- [WORK TO BE COMPLETED]: Please set out every line of the material below as a Markdown table with the columns Row and Caption, numbering each row and skipping any blank lines. Leave the pictures out of the table.

Brief web captions:
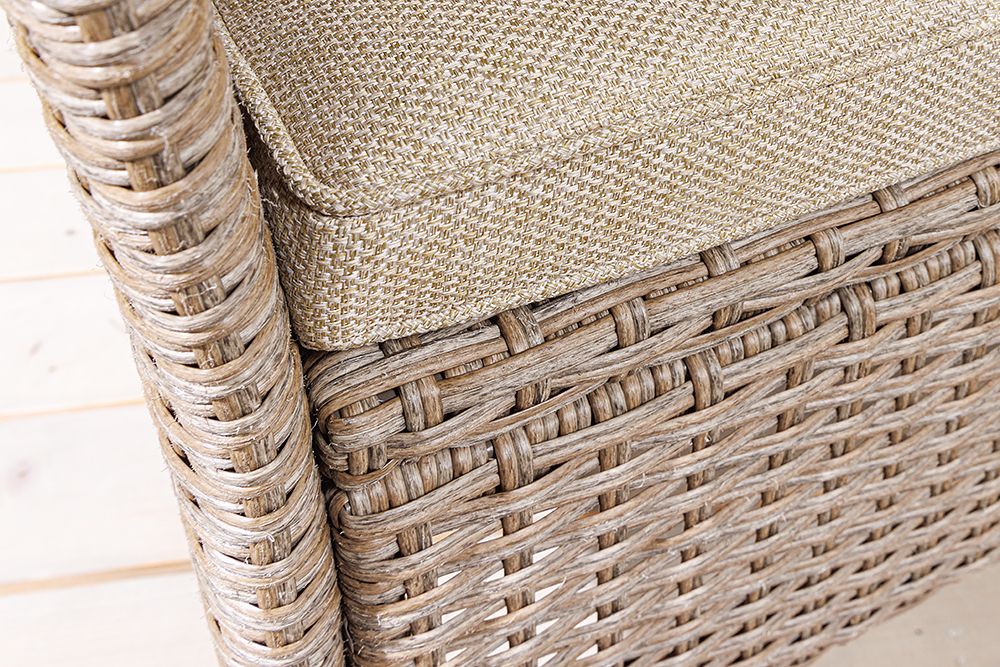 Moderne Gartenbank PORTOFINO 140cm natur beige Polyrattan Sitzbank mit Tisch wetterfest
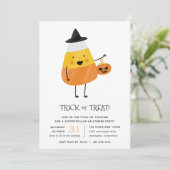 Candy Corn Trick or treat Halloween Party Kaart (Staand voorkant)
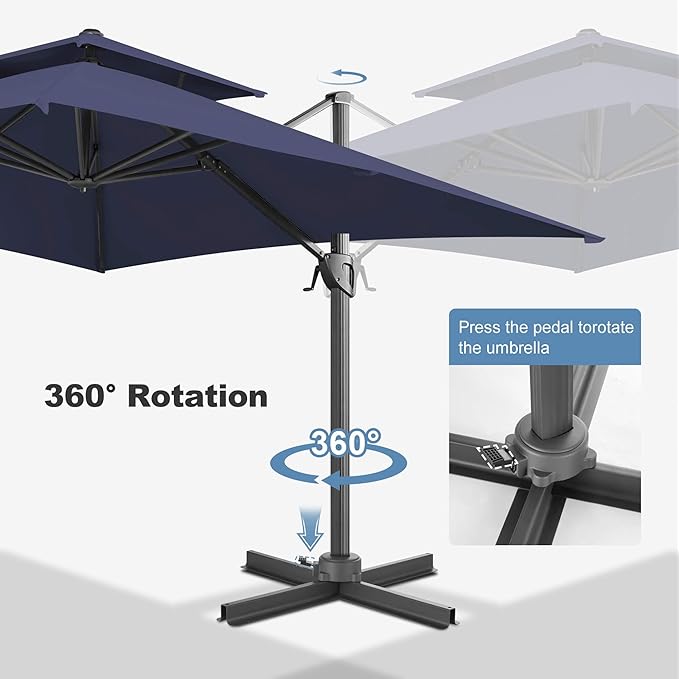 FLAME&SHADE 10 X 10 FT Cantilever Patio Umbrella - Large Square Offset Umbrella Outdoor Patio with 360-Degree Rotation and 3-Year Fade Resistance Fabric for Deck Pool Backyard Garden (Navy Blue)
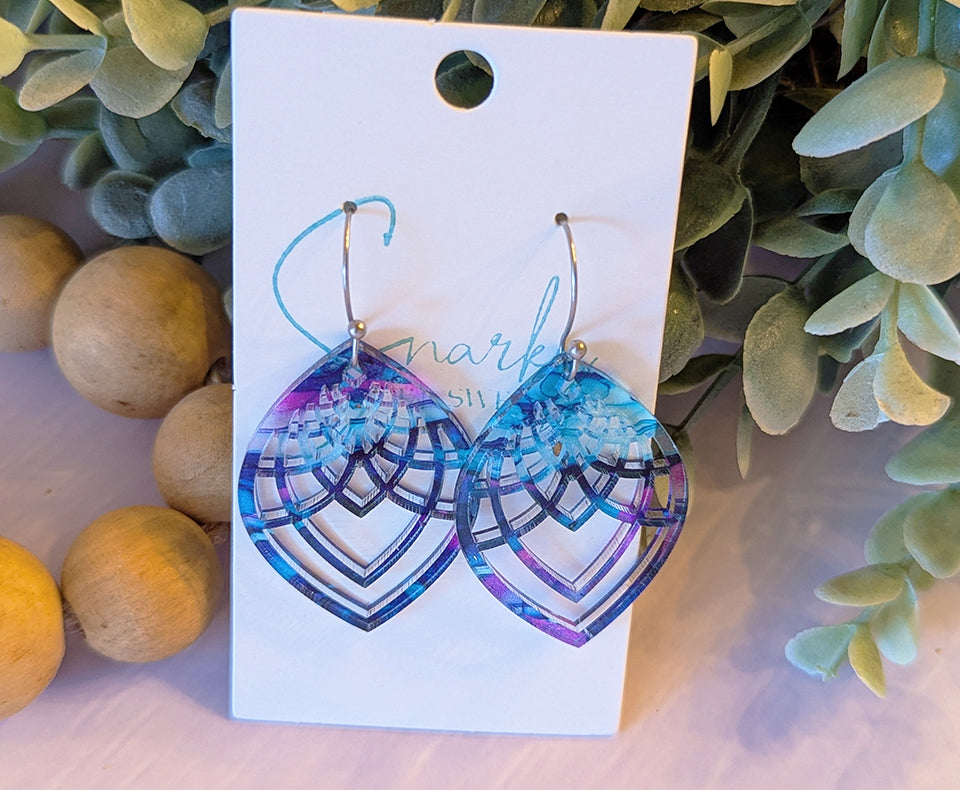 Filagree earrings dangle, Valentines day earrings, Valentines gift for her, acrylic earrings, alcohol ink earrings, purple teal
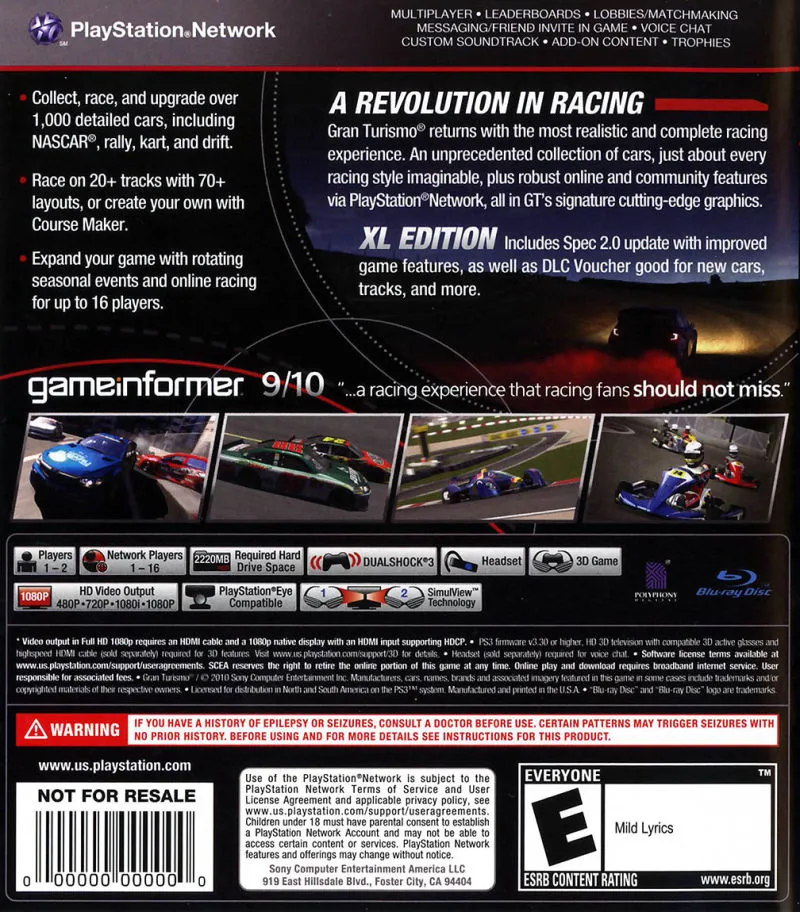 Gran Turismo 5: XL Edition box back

- [REPLY TO THE TASK]:
| Row | Caption |
|---|---|
| 1 |  Moderne Gartenbank PORTOFINO 140cm natur beige Polyrattan Sitzbank mit Tisch wetterfest |
| 2 |  Candy Corn Trick or treat Halloween Party Kaart (Staand voorkant) |
| 3 |  FLAME&SHADE 10 X 10 FT Cantilever Patio Umbrella - Large Square Offset Umbrella Outdoor Patio with 360-Degree Rotation and 3-Year Fade Resistance Fabric for Deck Pool Backyard Garden (Navy Blue) |
| 4 |  Filagree earrings dangle, Valentines day earrings, Valentines gift for her, acrylic earrings, alcohol ink earrings, purple teal |
| 5 |  Gran Turismo 5: XL Edition box back |